The PCL82 was probably one of the lamest, dullest and unexciting one-tube amplifier of the sixties/early seventies.
It plagued many cheap TV sets and crap record-players of that era.
According to its datasheet, it was supposed to deliver 3.3W @10% THD with a 200V supply.
Very optimistic...
Even in sim, using exactly the parameters published in the datasheet, it struggles to arrive at 2W.
The reality is even worse.
It is thus a perfect candidate for a long overdue makeover.
I wanted to see how far such a tube could be pushed, whilst respecting all of the key abs.max.ratings, except for one.
The trick I used is to fit the tube with a cooling clip, attached to a large heatsink, exactly as for a transistor:
The aluminum clip is 1~2mm larger than the tube, and a home-made compound of silicone 145 (high-temp) and MgO ensures the thermal connection and the mechanical protection of the tube.

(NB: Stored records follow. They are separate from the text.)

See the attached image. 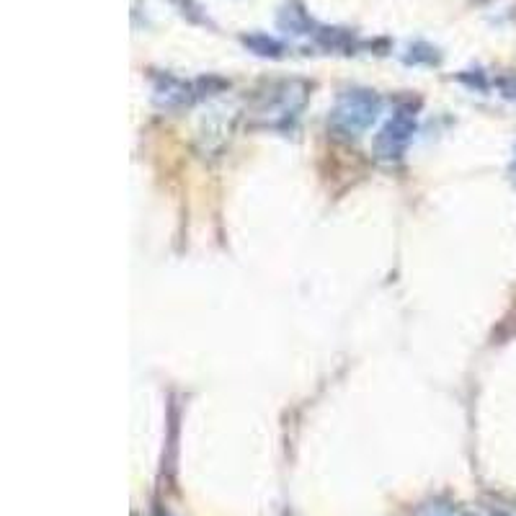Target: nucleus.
<instances>
[{
  "label": "nucleus",
  "instance_id": "f257e3e1",
  "mask_svg": "<svg viewBox=\"0 0 516 516\" xmlns=\"http://www.w3.org/2000/svg\"><path fill=\"white\" fill-rule=\"evenodd\" d=\"M382 101L375 91L351 88L336 99L331 109V127L346 137H359L377 122Z\"/></svg>",
  "mask_w": 516,
  "mask_h": 516
},
{
  "label": "nucleus",
  "instance_id": "f03ea898",
  "mask_svg": "<svg viewBox=\"0 0 516 516\" xmlns=\"http://www.w3.org/2000/svg\"><path fill=\"white\" fill-rule=\"evenodd\" d=\"M305 104V86L302 83H277L258 99L256 117L269 127H284L297 117Z\"/></svg>",
  "mask_w": 516,
  "mask_h": 516
},
{
  "label": "nucleus",
  "instance_id": "7ed1b4c3",
  "mask_svg": "<svg viewBox=\"0 0 516 516\" xmlns=\"http://www.w3.org/2000/svg\"><path fill=\"white\" fill-rule=\"evenodd\" d=\"M418 117L413 106H400L395 109V114L385 122V127L377 132L375 137V153L380 160H398L400 155L406 153V148L411 145L413 135H416Z\"/></svg>",
  "mask_w": 516,
  "mask_h": 516
},
{
  "label": "nucleus",
  "instance_id": "20e7f679",
  "mask_svg": "<svg viewBox=\"0 0 516 516\" xmlns=\"http://www.w3.org/2000/svg\"><path fill=\"white\" fill-rule=\"evenodd\" d=\"M191 99H194V93H191V86L184 83V80L171 78V75L155 80V101H158L160 106L173 109V106L189 104Z\"/></svg>",
  "mask_w": 516,
  "mask_h": 516
},
{
  "label": "nucleus",
  "instance_id": "39448f33",
  "mask_svg": "<svg viewBox=\"0 0 516 516\" xmlns=\"http://www.w3.org/2000/svg\"><path fill=\"white\" fill-rule=\"evenodd\" d=\"M246 44L251 47L256 55H271V57H277L279 52H282V44L274 42L271 37H264V34H256V37H248Z\"/></svg>",
  "mask_w": 516,
  "mask_h": 516
},
{
  "label": "nucleus",
  "instance_id": "423d86ee",
  "mask_svg": "<svg viewBox=\"0 0 516 516\" xmlns=\"http://www.w3.org/2000/svg\"><path fill=\"white\" fill-rule=\"evenodd\" d=\"M496 86H498V91L504 93L506 99L516 101V78H514V75H506V78H498V80H496Z\"/></svg>",
  "mask_w": 516,
  "mask_h": 516
},
{
  "label": "nucleus",
  "instance_id": "0eeeda50",
  "mask_svg": "<svg viewBox=\"0 0 516 516\" xmlns=\"http://www.w3.org/2000/svg\"><path fill=\"white\" fill-rule=\"evenodd\" d=\"M418 516H460V514L447 509V506H426V509L418 511Z\"/></svg>",
  "mask_w": 516,
  "mask_h": 516
},
{
  "label": "nucleus",
  "instance_id": "6e6552de",
  "mask_svg": "<svg viewBox=\"0 0 516 516\" xmlns=\"http://www.w3.org/2000/svg\"><path fill=\"white\" fill-rule=\"evenodd\" d=\"M491 516H511V514H491Z\"/></svg>",
  "mask_w": 516,
  "mask_h": 516
}]
</instances>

The heatsinking arrangement keeps the glass surface at ~60°C, instead of ~260°C under free air conditions.
With the max anode voltage of 300V and the max anode current of 50mA, the anode dissipation is 15W, compared to the 7W allowed in the DS: more than the double.
I have tested many amplifier variants, both in sim and reality. The final version is the best-performing in reality (not in sim).
The transformer is salvaged from a TV vertical deflection unit: its characteristics are ideal for for a medium-power SE amplifier.
It has a main, primary winding, a low impedance output compatible with 8 ohm, and an auxiliary reaction winding that can be repurposed as a UL connection.
It is not the first time I repurpose a vertical unit for audio duty: I also did it with a dedicated IC:
https://www.diyaudio.com/forums/chip-amps/280777-funny-chip-amp.html
This is a drawing of the transformer (a MBLE BT653): it withstands a secondary current of 1.7A without saturation, which is very generous for this application:
This is the circuit:
The supply voltage is 350V: taking into account the resistive loss in the transformer and the cathode resistor, it result in a 300V anode voltage.
At a THD of 2.5%, the output power is 5.8W. This is the waveform at the anode in those conditions:
At 3W, the THD is 1.1%, and 0.25% @1W.
The 3dB BW at 1W is 10Hz to 26kHz.
Here are some pics of the breadboard test:
Note that it is a true,
bona-fide tube amplifier: no semiconductor cheat of any kind, not even a diode.